§ What you have to do
Write out the items below word for word, leaving out the pictures.
---+---
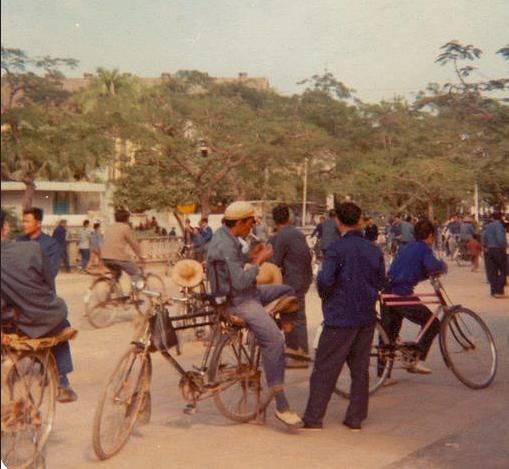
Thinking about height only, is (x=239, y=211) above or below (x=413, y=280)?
above

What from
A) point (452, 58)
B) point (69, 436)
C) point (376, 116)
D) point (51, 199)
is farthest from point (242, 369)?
point (376, 116)

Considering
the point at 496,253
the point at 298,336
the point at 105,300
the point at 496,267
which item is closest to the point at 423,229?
the point at 298,336

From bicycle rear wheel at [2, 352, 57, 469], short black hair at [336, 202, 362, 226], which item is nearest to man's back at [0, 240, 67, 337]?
bicycle rear wheel at [2, 352, 57, 469]

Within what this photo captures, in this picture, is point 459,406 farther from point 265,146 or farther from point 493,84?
point 265,146

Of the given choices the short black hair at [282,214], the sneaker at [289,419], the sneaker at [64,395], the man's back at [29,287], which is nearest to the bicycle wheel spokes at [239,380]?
the sneaker at [289,419]

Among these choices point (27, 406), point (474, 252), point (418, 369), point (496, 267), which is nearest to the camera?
point (27, 406)

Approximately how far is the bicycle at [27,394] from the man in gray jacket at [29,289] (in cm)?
8

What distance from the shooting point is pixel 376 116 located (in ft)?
172

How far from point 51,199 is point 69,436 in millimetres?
42692

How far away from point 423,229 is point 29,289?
4.57m

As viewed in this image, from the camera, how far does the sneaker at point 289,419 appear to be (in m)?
6.94

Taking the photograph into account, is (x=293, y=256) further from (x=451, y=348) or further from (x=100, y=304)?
(x=100, y=304)

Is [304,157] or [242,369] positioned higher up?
[304,157]

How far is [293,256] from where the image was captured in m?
10.1
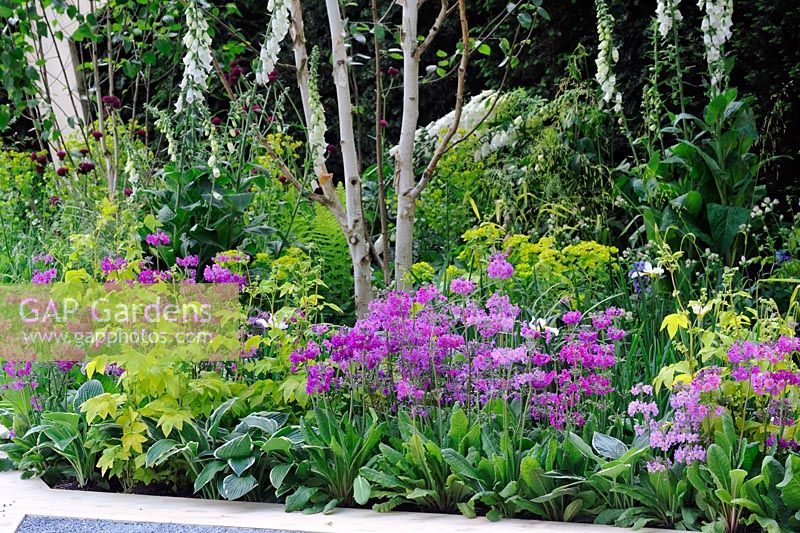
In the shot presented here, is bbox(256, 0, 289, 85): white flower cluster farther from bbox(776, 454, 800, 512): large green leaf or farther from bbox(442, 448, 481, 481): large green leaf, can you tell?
bbox(776, 454, 800, 512): large green leaf

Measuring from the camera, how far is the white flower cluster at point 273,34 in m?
3.62

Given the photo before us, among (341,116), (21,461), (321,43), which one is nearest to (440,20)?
(341,116)

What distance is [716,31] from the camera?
429 centimetres

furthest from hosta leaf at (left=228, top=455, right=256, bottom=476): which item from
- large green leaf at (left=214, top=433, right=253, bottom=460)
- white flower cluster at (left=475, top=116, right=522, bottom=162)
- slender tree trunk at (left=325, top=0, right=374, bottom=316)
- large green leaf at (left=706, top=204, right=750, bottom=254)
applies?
white flower cluster at (left=475, top=116, right=522, bottom=162)

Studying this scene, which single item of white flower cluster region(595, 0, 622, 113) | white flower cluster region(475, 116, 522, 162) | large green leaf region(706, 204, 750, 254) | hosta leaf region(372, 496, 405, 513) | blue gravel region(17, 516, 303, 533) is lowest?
hosta leaf region(372, 496, 405, 513)

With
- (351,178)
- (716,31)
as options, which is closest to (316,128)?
(351,178)

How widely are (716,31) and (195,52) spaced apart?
232cm

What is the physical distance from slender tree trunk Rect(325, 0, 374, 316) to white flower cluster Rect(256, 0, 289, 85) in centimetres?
20

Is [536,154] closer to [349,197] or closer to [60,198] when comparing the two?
[349,197]

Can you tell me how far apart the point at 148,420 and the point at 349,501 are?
0.69 m

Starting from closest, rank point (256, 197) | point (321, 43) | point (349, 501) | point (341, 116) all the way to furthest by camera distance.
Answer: point (349, 501)
point (341, 116)
point (256, 197)
point (321, 43)

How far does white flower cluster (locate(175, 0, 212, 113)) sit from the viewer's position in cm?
379

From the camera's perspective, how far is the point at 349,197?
3.83 metres

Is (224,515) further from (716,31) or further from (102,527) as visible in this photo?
(716,31)
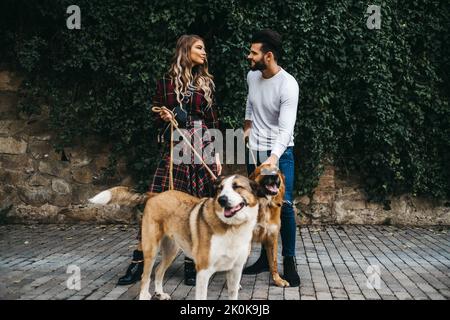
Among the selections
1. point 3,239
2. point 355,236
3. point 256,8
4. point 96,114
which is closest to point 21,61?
point 96,114

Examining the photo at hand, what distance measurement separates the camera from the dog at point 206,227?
405 cm

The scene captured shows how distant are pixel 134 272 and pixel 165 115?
1577 millimetres

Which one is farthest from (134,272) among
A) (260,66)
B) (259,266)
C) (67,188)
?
(67,188)

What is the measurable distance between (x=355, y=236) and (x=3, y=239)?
5061 millimetres

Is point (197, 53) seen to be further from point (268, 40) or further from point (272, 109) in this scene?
point (272, 109)

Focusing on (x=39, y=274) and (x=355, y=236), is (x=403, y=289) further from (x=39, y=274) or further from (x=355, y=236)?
(x=39, y=274)

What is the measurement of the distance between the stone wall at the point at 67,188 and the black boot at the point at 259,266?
10.4 ft

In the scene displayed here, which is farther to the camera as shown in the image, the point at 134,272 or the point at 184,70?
the point at 184,70

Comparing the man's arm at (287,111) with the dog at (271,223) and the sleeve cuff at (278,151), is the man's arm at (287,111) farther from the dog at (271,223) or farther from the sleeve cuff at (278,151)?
the dog at (271,223)

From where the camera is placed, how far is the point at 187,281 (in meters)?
5.45

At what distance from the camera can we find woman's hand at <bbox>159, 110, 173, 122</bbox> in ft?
17.9

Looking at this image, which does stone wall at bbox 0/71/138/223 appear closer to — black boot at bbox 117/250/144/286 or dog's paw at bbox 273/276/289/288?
black boot at bbox 117/250/144/286

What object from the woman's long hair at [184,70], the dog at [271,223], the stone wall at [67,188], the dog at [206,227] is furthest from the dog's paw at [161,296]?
the stone wall at [67,188]

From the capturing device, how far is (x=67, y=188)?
9086 mm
---+---
§ The reply
Thinking about height only, is (x=239, y=211) above or below (x=413, y=280)?
above

What from
A) point (452, 58)
B) point (69, 436)
C) point (376, 116)
D) point (51, 199)
is farthest from point (242, 369)?
point (376, 116)

Considering
the point at 496,253
the point at 298,336
the point at 105,300
the point at 496,267
which item is closest to the point at 423,229?
the point at 298,336

From bicycle rear wheel at [2, 352, 57, 469], short black hair at [336, 202, 362, 226], which item is nearest to man's back at [0, 240, 67, 337]?
bicycle rear wheel at [2, 352, 57, 469]

Within what this photo captures, in this picture, is point 459,406 farther from point 265,146 or farther from point 493,84?
point 265,146

Of the given choices the short black hair at [282,214], the sneaker at [289,419], the sneaker at [64,395], the man's back at [29,287], which is nearest to the bicycle wheel spokes at [239,380]?
the sneaker at [289,419]

Among these choices point (27, 406), point (474, 252), point (418, 369), point (496, 267), which is nearest to the camera?
point (27, 406)

Approximately how far is the bicycle at [27,394] from the man in gray jacket at [29,289] (in cm)?
8

What distance from the shooting point is pixel 376 116 located (in ft)?
172

How far from point 51,199 is point 69,436 in millimetres?
42692

How far away from point 423,229 is point 29,289?
4.57m

As viewed in this image, from the camera, how far does the sneaker at point 289,419 appear to be (in m)?
6.94

Taking the photograph into account, is (x=293, y=256) further from (x=451, y=348) or further from (x=100, y=304)?
(x=100, y=304)

Is [304,157] or [242,369] positioned higher up?
[304,157]

How far is [293,256] from where the image was captured in m?
10.1
In the shot presented here, is bbox(256, 0, 289, 85): white flower cluster farther from bbox(776, 454, 800, 512): large green leaf or farther from bbox(442, 448, 481, 481): large green leaf, can you tell?
bbox(776, 454, 800, 512): large green leaf

Measuring from the camera, how far is the white flower cluster at point 273,34 in m?
3.62

Given the photo before us, among (341,116), (21,461), (321,43), which one is nearest to (440,20)?
(341,116)

What distance is [716,31] from the camera?
429 centimetres

furthest from hosta leaf at (left=228, top=455, right=256, bottom=476): which item from
- large green leaf at (left=214, top=433, right=253, bottom=460)
- white flower cluster at (left=475, top=116, right=522, bottom=162)
- slender tree trunk at (left=325, top=0, right=374, bottom=316)
- large green leaf at (left=706, top=204, right=750, bottom=254)
applies?
white flower cluster at (left=475, top=116, right=522, bottom=162)

Studying this scene, which single item of white flower cluster region(595, 0, 622, 113) | white flower cluster region(475, 116, 522, 162) | large green leaf region(706, 204, 750, 254) | hosta leaf region(372, 496, 405, 513) | blue gravel region(17, 516, 303, 533) is lowest?
hosta leaf region(372, 496, 405, 513)

With
- (351,178)
- (716,31)
as options, which is closest to (316,128)?
(351,178)

How widely are (716,31) and (195,52) spaced apart?
232cm

What is the physical distance from slender tree trunk Rect(325, 0, 374, 316) to white flower cluster Rect(256, 0, 289, 85) in centimetres?
20

Is [536,154] closer to [349,197] or closer to [60,198] when comparing the two?
[349,197]

Can you tell me how far apart the point at 148,420 and the point at 349,501 are?
0.69 m

Starting from closest, rank point (256, 197) | point (321, 43) | point (349, 501) | point (341, 116) all the way to furthest by camera distance.
Answer: point (349, 501)
point (341, 116)
point (256, 197)
point (321, 43)

How far does white flower cluster (locate(175, 0, 212, 113)) sit from the viewer's position in cm?
379

From the camera's perspective, how far is the point at 349,197?
3.83 metres

Is (224,515) further from (716,31) or further from (102,527) as visible in this photo?
(716,31)
Among the selections
1. point 3,239
2. point 355,236
3. point 256,8
4. point 96,114
which is closest to point 21,61?
point 96,114

Examining the photo at hand, what distance measurement separates the camera from the dog at point 206,227?
405 cm

The scene captured shows how distant are pixel 134 272 and pixel 165 115?
1577 millimetres

Which one is farthest from (134,272) among
A) (260,66)
B) (259,266)
C) (67,188)
?
(67,188)

What is the measurable distance between (x=355, y=236) and (x=3, y=239)?
5061 millimetres

Is point (197, 53) seen to be further from point (268, 40) or further from point (272, 109) in this scene?
point (272, 109)

Focusing on (x=39, y=274) and (x=355, y=236), is (x=403, y=289) further from (x=39, y=274) or further from (x=355, y=236)?
(x=39, y=274)

What is the measurement of the distance between the stone wall at the point at 67,188 and the black boot at the point at 259,266?
10.4 ft

In the scene displayed here, which is farther to the camera as shown in the image, the point at 134,272 or the point at 184,70?
the point at 184,70

Comparing the man's arm at (287,111) with the dog at (271,223) and the sleeve cuff at (278,151), is the man's arm at (287,111) farther from the dog at (271,223) or farther from the sleeve cuff at (278,151)?
the dog at (271,223)

From where the camera is placed, how far is the point at 187,281 (in meters)?
5.45

At what distance from the camera can we find woman's hand at <bbox>159, 110, 173, 122</bbox> in ft?
17.9

Looking at this image, which does stone wall at bbox 0/71/138/223 appear closer to — black boot at bbox 117/250/144/286 or dog's paw at bbox 273/276/289/288?
black boot at bbox 117/250/144/286

What object from the woman's long hair at [184,70], the dog at [271,223], the stone wall at [67,188], the dog at [206,227] is furthest from the dog's paw at [161,296]?
the stone wall at [67,188]

From the capturing device, how far is (x=67, y=188)?
9086 mm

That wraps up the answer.